Embora o anonimato seja a regra número 1, tanto para quem liga quanto para quem atende, ambos acabam apurando o ouvido e se tornando capazes de identificar a voz do outro lado.
Tem gente que, por ligar sempre, acaba ficando conhecida nossa conta o estudante Gustavo.
E nem tudo é tristeza nas linhas do CVV:
Uma pessoa ligou pra contar que tinha, finalmente, se formado na faculdade diz ele. Também é muito bom quando nos chamam para agradecer por estarmos aqui. Também são muitos os que ligam pra se certificar que não vão cair na secretária eletrônica.
Distanciamento
Apesar de contar com o anonimato eles mostram o rosto, mas não dizem seu nome as quatro horas e meia de cada carga horária semanal são dedicadas, literalmente, a salvar uma vida.
A distância física do problema me ajuda diz Soares. Eu não conseguiria trabalhar no Hospital do Câncer e ver, com meus olhos, o sofrimento das pessoas.
Maíse, a coordenadora, explica que, em média, 30% dos que se apresentam como voluntários seguem em frente como o trabalho.
As pessoas sempre querem ficar, mas às vezes não têm condições emocionais.
Com 48 postos no país, e aproximadamente 2.500 atendentes, o CVV é mantido pelos próprios voluntários, que, quando podem, dividem entre si as despesas de cada posto.
Já pensei em desistir diz Cacau. Mas o CVV me ensinou a não agir por impulso. Aprendi que, por pior que seja a crise no momento, preciso refletir antes de qualquer decisão. E continuo aqui.

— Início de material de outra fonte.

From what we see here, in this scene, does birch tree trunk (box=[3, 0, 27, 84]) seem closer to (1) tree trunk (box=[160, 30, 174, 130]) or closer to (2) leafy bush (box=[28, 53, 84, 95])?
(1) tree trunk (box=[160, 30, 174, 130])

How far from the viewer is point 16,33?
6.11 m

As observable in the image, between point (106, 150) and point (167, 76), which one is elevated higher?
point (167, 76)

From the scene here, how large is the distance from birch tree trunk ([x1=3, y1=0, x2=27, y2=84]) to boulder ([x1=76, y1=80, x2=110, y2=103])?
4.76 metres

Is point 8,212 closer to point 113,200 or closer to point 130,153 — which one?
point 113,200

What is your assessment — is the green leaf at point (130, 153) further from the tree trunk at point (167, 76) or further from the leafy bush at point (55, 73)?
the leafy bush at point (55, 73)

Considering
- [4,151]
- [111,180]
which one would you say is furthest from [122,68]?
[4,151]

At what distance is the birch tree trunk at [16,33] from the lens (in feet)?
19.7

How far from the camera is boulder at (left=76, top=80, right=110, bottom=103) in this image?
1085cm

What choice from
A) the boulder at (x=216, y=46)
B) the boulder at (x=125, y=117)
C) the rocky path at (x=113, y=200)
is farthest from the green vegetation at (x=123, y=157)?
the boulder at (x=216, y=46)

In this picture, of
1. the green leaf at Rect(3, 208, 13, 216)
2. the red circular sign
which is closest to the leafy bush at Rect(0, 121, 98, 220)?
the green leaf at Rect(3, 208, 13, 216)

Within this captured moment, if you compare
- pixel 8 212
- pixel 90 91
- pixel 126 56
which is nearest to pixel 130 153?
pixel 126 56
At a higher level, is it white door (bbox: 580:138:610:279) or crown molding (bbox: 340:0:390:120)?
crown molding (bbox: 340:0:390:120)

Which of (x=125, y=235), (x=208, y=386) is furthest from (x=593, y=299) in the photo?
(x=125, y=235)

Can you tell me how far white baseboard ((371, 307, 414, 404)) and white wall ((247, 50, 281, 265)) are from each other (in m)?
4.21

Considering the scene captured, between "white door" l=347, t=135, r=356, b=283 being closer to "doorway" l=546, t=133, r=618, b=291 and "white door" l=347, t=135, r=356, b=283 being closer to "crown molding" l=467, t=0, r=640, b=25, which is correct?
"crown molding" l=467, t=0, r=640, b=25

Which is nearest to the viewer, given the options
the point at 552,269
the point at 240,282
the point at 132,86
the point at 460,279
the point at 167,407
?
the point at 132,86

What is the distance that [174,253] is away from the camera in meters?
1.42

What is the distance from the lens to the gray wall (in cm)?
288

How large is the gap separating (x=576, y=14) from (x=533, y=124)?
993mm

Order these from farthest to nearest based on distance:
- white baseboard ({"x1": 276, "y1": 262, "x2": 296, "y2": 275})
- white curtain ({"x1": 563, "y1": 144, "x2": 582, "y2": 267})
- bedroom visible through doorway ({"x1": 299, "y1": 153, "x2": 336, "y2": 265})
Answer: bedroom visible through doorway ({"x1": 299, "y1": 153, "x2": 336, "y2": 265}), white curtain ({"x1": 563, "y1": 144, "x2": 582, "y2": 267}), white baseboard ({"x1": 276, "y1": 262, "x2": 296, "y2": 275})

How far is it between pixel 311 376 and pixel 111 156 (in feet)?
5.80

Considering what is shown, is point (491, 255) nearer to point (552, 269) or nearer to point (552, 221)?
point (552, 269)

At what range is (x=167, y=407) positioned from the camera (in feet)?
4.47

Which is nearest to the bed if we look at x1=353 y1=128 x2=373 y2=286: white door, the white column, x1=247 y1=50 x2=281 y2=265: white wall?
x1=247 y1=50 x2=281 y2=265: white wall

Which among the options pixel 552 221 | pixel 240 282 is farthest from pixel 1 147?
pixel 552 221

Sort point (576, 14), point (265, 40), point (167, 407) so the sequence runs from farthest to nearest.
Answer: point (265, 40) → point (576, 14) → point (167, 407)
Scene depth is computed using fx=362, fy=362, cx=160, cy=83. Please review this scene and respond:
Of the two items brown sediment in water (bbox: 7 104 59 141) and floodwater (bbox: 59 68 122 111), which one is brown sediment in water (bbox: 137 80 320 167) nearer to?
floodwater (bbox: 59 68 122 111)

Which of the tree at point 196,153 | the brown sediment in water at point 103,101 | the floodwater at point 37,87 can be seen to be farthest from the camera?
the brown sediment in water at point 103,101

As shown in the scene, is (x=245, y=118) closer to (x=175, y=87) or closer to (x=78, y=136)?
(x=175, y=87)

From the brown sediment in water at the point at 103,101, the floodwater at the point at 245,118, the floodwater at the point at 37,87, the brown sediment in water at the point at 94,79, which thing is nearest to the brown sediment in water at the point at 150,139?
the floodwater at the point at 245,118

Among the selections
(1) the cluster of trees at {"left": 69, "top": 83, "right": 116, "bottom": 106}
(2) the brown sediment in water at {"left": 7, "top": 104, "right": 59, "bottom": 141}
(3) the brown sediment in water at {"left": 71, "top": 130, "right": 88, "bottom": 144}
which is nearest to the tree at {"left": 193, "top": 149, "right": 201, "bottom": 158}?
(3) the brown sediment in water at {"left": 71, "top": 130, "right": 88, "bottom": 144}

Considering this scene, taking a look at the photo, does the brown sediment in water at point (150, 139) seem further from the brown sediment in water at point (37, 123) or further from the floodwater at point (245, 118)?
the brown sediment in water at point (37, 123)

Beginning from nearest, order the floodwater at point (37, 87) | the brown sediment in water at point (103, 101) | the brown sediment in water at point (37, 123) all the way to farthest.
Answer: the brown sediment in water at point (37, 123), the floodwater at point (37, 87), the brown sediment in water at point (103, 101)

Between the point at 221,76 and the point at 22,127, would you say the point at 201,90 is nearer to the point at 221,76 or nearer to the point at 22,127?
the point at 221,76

Rio tem o menor índice do país por habitantes
Disponíveis no site do Ministério da Saúde, os últimos dados sobre as taxas e números absolutos por suicídio no Brasil são do ano de 2006, e, para os cariocas, há uma notícia boa e uma ruim: considerando a taxa de mortalidade por suicídio por cada 100 mil pessoas, o Rio ficou com o mais baixo índice. No entanto, segundo explica Valéria Queiroz, doutora em psiquiatria pela Universidade de Pisa, na Itália, e professora do Departamento de Psiquiatria e Saúde Mental da Universidade Federal Fluminense (UFF), em termos absolutos, o que vemos é o inverso.

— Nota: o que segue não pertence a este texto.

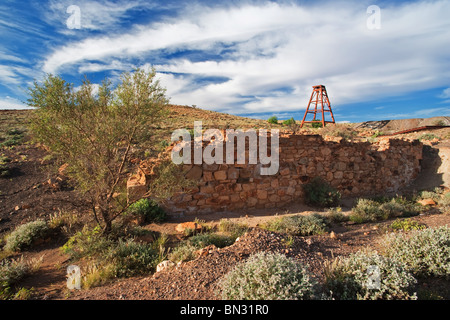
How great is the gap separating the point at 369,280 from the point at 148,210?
582 centimetres

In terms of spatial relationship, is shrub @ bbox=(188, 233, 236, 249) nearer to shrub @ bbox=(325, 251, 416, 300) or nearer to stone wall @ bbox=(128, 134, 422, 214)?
stone wall @ bbox=(128, 134, 422, 214)

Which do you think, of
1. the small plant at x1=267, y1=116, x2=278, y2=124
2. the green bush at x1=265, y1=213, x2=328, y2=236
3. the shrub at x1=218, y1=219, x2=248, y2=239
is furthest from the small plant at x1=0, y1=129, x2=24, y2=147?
the small plant at x1=267, y1=116, x2=278, y2=124

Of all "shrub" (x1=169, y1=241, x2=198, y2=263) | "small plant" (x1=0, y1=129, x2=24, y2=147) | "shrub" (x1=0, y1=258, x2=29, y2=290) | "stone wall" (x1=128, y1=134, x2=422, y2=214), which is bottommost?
"shrub" (x1=0, y1=258, x2=29, y2=290)

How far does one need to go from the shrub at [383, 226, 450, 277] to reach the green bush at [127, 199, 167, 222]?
5633 mm

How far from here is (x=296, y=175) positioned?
30.6 feet

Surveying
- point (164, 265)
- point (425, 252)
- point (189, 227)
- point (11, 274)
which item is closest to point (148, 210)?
point (189, 227)

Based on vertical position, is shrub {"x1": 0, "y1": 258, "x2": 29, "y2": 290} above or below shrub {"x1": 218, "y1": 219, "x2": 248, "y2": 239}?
below

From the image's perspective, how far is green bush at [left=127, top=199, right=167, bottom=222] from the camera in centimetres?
718

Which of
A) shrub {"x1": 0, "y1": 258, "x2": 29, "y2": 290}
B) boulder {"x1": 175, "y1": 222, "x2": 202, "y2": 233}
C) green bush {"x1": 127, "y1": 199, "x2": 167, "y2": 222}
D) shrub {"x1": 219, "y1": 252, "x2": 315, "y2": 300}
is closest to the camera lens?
shrub {"x1": 219, "y1": 252, "x2": 315, "y2": 300}

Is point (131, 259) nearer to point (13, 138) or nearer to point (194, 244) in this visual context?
point (194, 244)

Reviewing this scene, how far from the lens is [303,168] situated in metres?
9.46

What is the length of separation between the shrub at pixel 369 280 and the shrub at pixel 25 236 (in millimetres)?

Em 2006, o Rio foi a segunda capital brasileira com maior número de óbitos por suicídio, com 147 mortes, ficando atrás apenas de São Paulo, com 469 casos afirma.
Segundo a Organização Mundial de Saúde, o aumento mundial das taxas de suicídio foi de 60% no período entre 1950 e 2000. Ainda que o Brasil seja considerado, pela própria OMS, um país de baixo risco para o suicídio com taxas anuais em torno de 4,6 mortes por cada cem mil habitantes Valéria Queiroz explica que a taxa brasileira cresceu aproximadamente 21% entre 1980 e 2000.

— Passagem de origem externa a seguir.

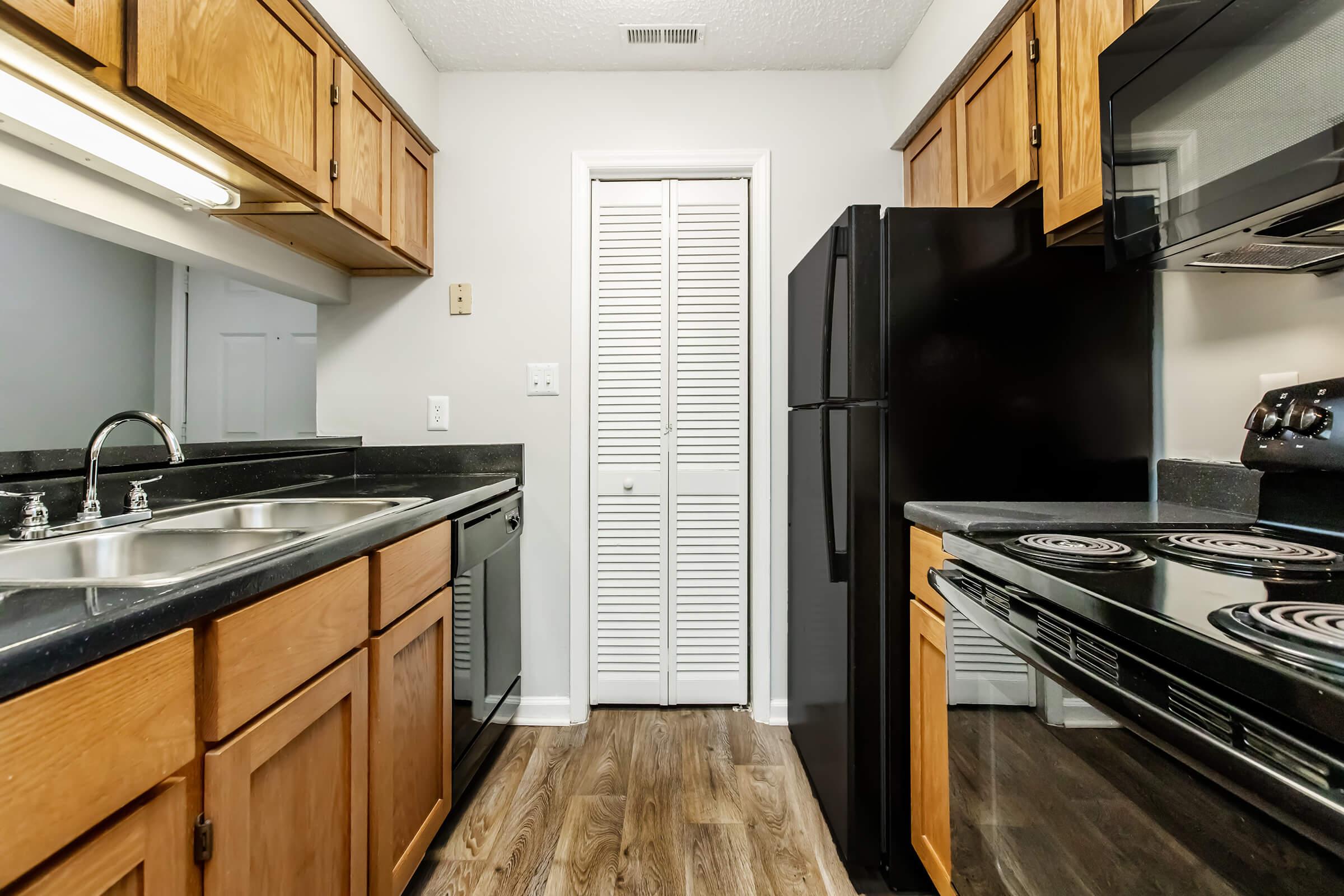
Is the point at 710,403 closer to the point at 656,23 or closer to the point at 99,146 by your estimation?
the point at 656,23

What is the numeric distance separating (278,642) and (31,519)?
557mm

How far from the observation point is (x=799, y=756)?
192 cm

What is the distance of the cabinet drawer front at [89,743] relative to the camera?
0.50m

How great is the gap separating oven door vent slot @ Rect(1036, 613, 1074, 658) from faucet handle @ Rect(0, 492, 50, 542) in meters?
1.59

A maioria dos casos é relacionada a homens e a pessoas com mais de 65 anos. No entanto, seguindo uma tendência mundial, o suicídio de jovens entre 15 e 24 anos vem crescendo bastante.
Além disso, determinados grupos populacionais no Brasil apresentam cifras que se aproximam de países do leste europeu e da Escandinávia, áreas consideradas de risco elevado. Entre eles, jovens em grandes cidades, indígenas do Centro-Oeste e do Norte e lavradores do interior do Rio Grande do Sul.
Segundo a especialista, o método escolhido na tentativa depende da disponibilidade, ou seja, do acesso que a pessoa tem aos instrumentos para provocar o suicídio.
Os homens utilizam métodos mais violentos e instrumentos com alto poder de letalidade, por isso obtêm mais êxito em suas tentativas. Já as mulheres, utilizam-se, sobretudo, de medicamentos. Ou seja, as mulheres tentam mais, e os homens se suicidam mais explica.
Valéria também salienta que, embora os hospitais exerçam papel fundamental no atendimento destes casos sendo, muitas vezes, determinantes na preservação da vida nem sempre as equipes de saúde percebem a importância de encaminhamento deste paciente para um profissional de saúde mental, de modo a prevenir contra novas tentativas.
A identificação e o tratamento precoces dos fatores de risco, assim como o treinamento de profissionais de saúde, são essenciais para o controle da situação afirma.